» Text block:
=== Section Start ===

Deep Reinforcement Learning - I


CSE 891: Deep Learning

Vishnu Boddeti

Monday December 01, 2021

Overview

  • Most of this course was about supervised and unsupervised learning.
  • We will look at another machine learning topic, Reinforcement Learning.
    • Conceptually, somewhere in between supervised and unsupervised learning.
    • An agent acts in an environment and receives a reward signal.
  • Today: policy gradient (directly do SGD over a stochastic policy using trial-and-error)

Reinforcement Learning

  • An agent interacts with an environment.
  • In each time step $t$,
    • the agent receives observations which give it information about the state $\mathbf{s}_t$ (e.g. positions of the ball and paddle)
    • the agent picks an action $\mathbf{a}_t$ which affects the state
  • The agent periodically receives a reward $r(\mathbf{s}_t, \mathbf{a}_t)$, which depends on the state and action
  • The agent wants to learn a policy $\pi_{\mathbf{\theta}}(\mathbf{a}_t | \mathbf{s}_t)$
    • Distribution over actions depending on the current state and parameters $\mathbf{\theta}$

Markov Decision Processes

  • The environment is represented as a Markov Decision Process $\mathcal{M}$.

=== Section End ===

» What is expected: Reproduce the part of the reinforcement learning lecture notes that begins at the words "CSE 891: Deep" and stops after the words "topic, Reinforcement Learning.".

» Data shown:

=== Section Start ===

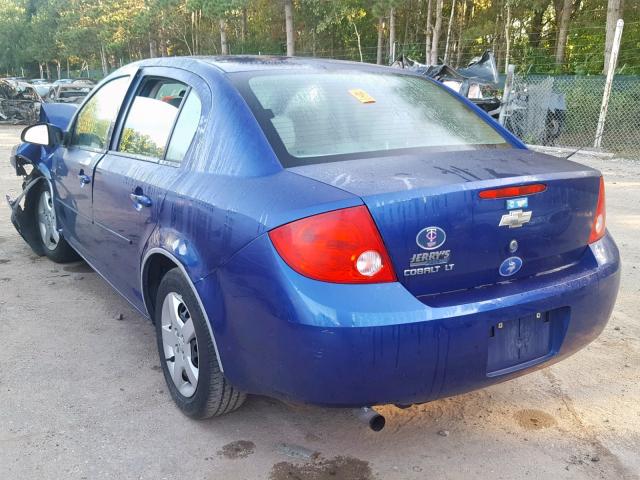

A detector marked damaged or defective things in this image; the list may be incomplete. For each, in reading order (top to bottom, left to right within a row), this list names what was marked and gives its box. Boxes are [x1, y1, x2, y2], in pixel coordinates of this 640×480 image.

=== Section End ===

» Answer box:
CSE 891: Deep Learning

Vishnu Boddeti

Monday December 01, 2021

Overview

  • Most of this course was about supervised and unsupervised learning.
  • We will look at another machine learning topic, Reinforcement Learning.